### TEXT FOR ANALYSIS
The elections in November, particularly in Kansas, are the most important elections for the health of our region in a very long time.
In 2017 Medicaid expansion was passed by the Kansas legislature, only to be vetoed by Governor Brownback. Surveys show that 82% of Kansas residents approve of Medicaid expansion, but current and recent Governors have refused to change their position, refusing to expand Medicaid.
There is a lot of talk about the health needs in our communities and the importance of elevating people out of poverty. Wyandotte County, for example, ranks near the highest on the list of counties in Kansas when it comes to families living in poverty, uninsured residents and unemployment rates. On the other side, the county ranks at the bottom for health outcomes like adult obesity, teen pregnancy and smoking rates.
However, the position of the state’s current approach is to shrink Medicaid and add requirements that are impossible for prospective recipients to meet.
Recently, Governor Colyer organized an Opioid Task Force to focus on ways to solve the epidemic plaguing so many communities in Kansas and beyond. The task force worked hard to find potential solutions, all of which are stronger when more of our citizens have access to health care via Medicaid expansion. Eventually, the task force chair agreed to support the recommendation that Kansas expand Medicaid, but that came after weeks of blocking the recommendation.
The most effective path to improve the health and well-being of the most vulnerable people in our community is to shift the perspective on this important issue – Medicaid expansion isn’t the problem, it is the solution.
Ohio, one of 17 states with Republican Governors that expanded Medicaid, recently released a report on their success. The data reflects some remarkable results that could be replicated in Kansas.

### TASK INSTRUCTIONS
A: In the text on Medicaid expansion in Kansas, who vetoed the expansion that the Kansas legislature passed in 2017?
B: Extend the text on Medicaid expansion in Kansas, starting right after its final sentence.

### DATA EXTRACTS

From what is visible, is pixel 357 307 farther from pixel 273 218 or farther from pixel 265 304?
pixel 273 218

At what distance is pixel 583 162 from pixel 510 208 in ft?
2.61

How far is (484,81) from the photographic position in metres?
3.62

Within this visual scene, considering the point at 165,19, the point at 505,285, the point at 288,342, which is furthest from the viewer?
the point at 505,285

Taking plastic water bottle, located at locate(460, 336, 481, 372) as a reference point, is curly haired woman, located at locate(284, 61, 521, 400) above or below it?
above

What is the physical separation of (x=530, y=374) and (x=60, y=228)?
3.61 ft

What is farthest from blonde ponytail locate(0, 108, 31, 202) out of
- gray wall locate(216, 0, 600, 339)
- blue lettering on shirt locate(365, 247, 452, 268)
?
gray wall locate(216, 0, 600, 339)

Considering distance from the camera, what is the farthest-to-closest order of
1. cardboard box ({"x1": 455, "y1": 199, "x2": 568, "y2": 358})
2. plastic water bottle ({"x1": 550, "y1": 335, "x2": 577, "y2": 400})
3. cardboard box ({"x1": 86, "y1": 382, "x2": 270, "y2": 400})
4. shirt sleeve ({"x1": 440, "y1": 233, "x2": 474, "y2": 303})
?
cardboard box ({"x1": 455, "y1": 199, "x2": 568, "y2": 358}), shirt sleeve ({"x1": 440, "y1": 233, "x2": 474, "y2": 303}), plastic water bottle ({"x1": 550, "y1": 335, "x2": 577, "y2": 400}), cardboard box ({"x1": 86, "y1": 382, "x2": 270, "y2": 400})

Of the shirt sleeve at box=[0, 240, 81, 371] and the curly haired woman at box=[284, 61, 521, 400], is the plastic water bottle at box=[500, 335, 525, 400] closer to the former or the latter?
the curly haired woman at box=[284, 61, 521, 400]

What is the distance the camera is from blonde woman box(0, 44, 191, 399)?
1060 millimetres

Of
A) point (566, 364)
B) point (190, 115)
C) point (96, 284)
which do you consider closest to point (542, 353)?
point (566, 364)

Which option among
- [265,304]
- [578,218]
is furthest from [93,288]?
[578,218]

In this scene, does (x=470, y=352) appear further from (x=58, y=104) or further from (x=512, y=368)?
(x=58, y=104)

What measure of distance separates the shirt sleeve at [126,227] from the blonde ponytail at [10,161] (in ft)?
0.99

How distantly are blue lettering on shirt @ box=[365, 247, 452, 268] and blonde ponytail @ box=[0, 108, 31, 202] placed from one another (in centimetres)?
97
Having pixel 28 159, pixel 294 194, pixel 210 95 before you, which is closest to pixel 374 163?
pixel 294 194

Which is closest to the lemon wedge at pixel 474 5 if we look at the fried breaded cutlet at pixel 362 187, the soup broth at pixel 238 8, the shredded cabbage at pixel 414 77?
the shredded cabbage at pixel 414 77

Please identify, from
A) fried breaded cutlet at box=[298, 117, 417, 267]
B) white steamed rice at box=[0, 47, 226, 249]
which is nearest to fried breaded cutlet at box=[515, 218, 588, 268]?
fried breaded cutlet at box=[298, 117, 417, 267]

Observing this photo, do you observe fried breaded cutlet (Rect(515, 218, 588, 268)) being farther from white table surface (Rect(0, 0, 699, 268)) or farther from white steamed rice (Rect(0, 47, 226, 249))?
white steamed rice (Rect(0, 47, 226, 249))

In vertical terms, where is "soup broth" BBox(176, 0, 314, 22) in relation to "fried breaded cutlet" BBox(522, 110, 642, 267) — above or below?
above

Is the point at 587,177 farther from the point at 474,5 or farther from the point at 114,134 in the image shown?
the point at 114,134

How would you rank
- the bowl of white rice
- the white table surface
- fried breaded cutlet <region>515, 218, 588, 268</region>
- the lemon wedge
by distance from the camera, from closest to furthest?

### ANSWERS TO THE EXERCISES
A: Governor Brownback

B:
• The uninsured rate dropped from 32% in 2012 to 9.3% in 2017.
• Of the people who enrolled in expansion, then disenrolled, 71% did so because they got jobs that provided insurance or their earnings rose enough to disqualify them.
• Nearly 26,000 used Medicaid smoking-cessation programs to quit smoking.
• 96% of enrollees who had an opioid-use disorder received treatment.
• 83% of beneficiaries say it is easier to work compared to before they had insurance.
• 57% of parents enrolled found it easier to provide food and shelter for their families.
• Use of primary care has increased and emergency room utilization has decreased.
It is clear from this research that, regardless of the politics of the state, Medicaid expansion is beneficial for the state and its citizens. The decision we face in Kansas in November may be our final opportunity to express our support for a program that is critical to the overall health of our state.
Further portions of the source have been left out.